Возможно, потому, что мы оба слишком возбудились, я никак не мог убедить его, что это изгнание было добровольным; что никто не может бороться с обществом извне, игнорируя его, а нужно преобразовывать его изнутри, постепенно, терпеливыми каждодневными усилиями, не затрагивая тех ценностей, которые служат гарантией совместной жизни в обществе и без которых мы снова впали бы в хаос. Но, по его мнению, мы уже впали в хаос: мы все перепутали, все смешали. Даже слова изменяют свое значение в наших устах: общественной сознательностью и социальной зрелостью мы называем апатию эксплуатируемых, свободой — право молчать, прогрессом — духовное обнищание…
— Да ты-то что знаешь? Ты — сопляк, у которого молоко на губах не обсохло, у тебя нет ни своего опыта, ни уважения к тем, кто, будучи старше и благоразумнее, позаботился подумать…
— Но я не желаю, чтобы за меня думали другие! Я хочу думать сам, а мне не дают…
— Потому что ты к этому еще не готов! И никогда не будешь готов, если будешь стремиться учить других до того, как научился сам! Хорошенький же ты избрал путь! — Я снова хлопнул ладонью по бумагам, оставшимся на столе. — В университет ты не ходишь, решил оставить… Почему?
— Потому что одно дело — когда тебя учат думать, и другое — когда тебя учат, что ты должен думать. С малолетства я слышу одно и то же: «Это — правда; это — ложь». Но кто объяснит, как отличить заблуждение от истины? Никто! Наоборот, все как будто хотят запутать следы; все тебя оглупляют, долбя по темени: «Думай так; думай этак!» Вы сами…
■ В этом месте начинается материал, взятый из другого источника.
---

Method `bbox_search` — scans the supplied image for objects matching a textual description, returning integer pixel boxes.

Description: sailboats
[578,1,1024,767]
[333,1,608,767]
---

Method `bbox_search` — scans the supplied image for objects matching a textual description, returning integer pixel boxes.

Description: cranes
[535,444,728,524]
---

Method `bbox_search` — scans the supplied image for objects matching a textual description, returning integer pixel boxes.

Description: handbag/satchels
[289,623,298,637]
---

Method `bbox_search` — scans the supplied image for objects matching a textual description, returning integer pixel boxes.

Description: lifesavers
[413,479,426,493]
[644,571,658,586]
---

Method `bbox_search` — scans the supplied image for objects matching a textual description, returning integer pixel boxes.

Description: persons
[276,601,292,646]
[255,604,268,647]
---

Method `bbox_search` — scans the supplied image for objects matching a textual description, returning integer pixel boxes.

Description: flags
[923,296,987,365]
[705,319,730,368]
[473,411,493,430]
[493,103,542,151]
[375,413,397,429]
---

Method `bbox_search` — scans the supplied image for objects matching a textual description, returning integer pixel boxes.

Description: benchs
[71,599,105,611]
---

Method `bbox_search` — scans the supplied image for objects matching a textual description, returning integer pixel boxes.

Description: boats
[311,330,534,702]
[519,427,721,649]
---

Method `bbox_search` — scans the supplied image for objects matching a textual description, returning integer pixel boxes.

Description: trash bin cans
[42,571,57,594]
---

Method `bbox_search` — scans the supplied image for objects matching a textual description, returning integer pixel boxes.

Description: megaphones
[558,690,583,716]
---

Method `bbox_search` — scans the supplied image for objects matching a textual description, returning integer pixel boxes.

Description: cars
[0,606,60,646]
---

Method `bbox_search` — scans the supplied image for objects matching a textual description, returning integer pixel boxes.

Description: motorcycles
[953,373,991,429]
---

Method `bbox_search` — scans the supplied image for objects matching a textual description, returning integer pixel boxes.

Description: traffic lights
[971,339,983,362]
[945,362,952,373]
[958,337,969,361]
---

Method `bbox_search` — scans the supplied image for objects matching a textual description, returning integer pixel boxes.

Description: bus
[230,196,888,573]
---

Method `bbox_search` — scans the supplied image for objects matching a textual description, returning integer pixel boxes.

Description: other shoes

И снова пошел нас обвинять: говорил, что мы дали ему «тенденциозное воспитание»; что мы дали ему такое образование, которое не открывало, а закрывало пути к познанию; что мы пытались оградить его от настоящих проблем, скрывая их, словно никто не предвидел, что однажды он вырастет и откроет их самостоятельно, не будучи подготовлен к тому, чтобы решать их. О чем мы думали? Что будем жить вечно и вечно таскать для него каштаны из огня, что мы настолько совершенны и можем себе позволить оглуплять наших детей, чтобы им не взбрело в голову изменить тот порядок, который мы почитаем как окончательный, как высший продукт человеческого ума?
— Какое несчастье! — воскликнул он. — Какое несчастье, что нам предшествовало поколение, которое знало все, которое всегда было право и право сейчас, даже когда действительность опровергает его мнение, а собственные дети восстают против него!
— А почему дети должны быть правы? — отпарировал я. — Потому что они молоды, а мы постарели? Так, что ли?
— Нет, потому что вы захотели завладеть нашим будущим. А вот это действительно преступление! Дело тут не только в возрасте. Я, например, очень уважаю таких, как Росендо Торрес…
Потому что он три раза сидел в тюрьме; потому что живет в стане побежденных, которые не поняли, что времена меняются, что запрещены любые отклонения, что ни о каких заговорах не может быть и речи! Только свихнувшийся мог считать этого второсортного или третьесортного писателя сверхчеловеком, каким-то чудом, сохранившим верность их доктрине! «Да, — подумал я, — есть какой-то изъян в нынешнем положении дел; и в том, что он есть, виноваты мы, раз еще встречаются такие, кто, подобно Алехо, обращается к прошлому и преклоняется перед Росендо Торресом». Значит, мой сын требовал такого же будущего, как это прошлое? Во имя этого он совершил убийство? Под моими ногами разверзлась пропасть.
Я остановил его, так как был сыт по горло глупостями, бравадами, поучениями этого Дона Никто, но сын взвился, точно его скорпион укусил:
— А ты-то кто?
— Алехо!
Это воскликнула моя сестра, которая все время молчала, как и Бернардина, плакавшая в своем углу, будто слезами можно чему-то помочь. Алехо не остановился.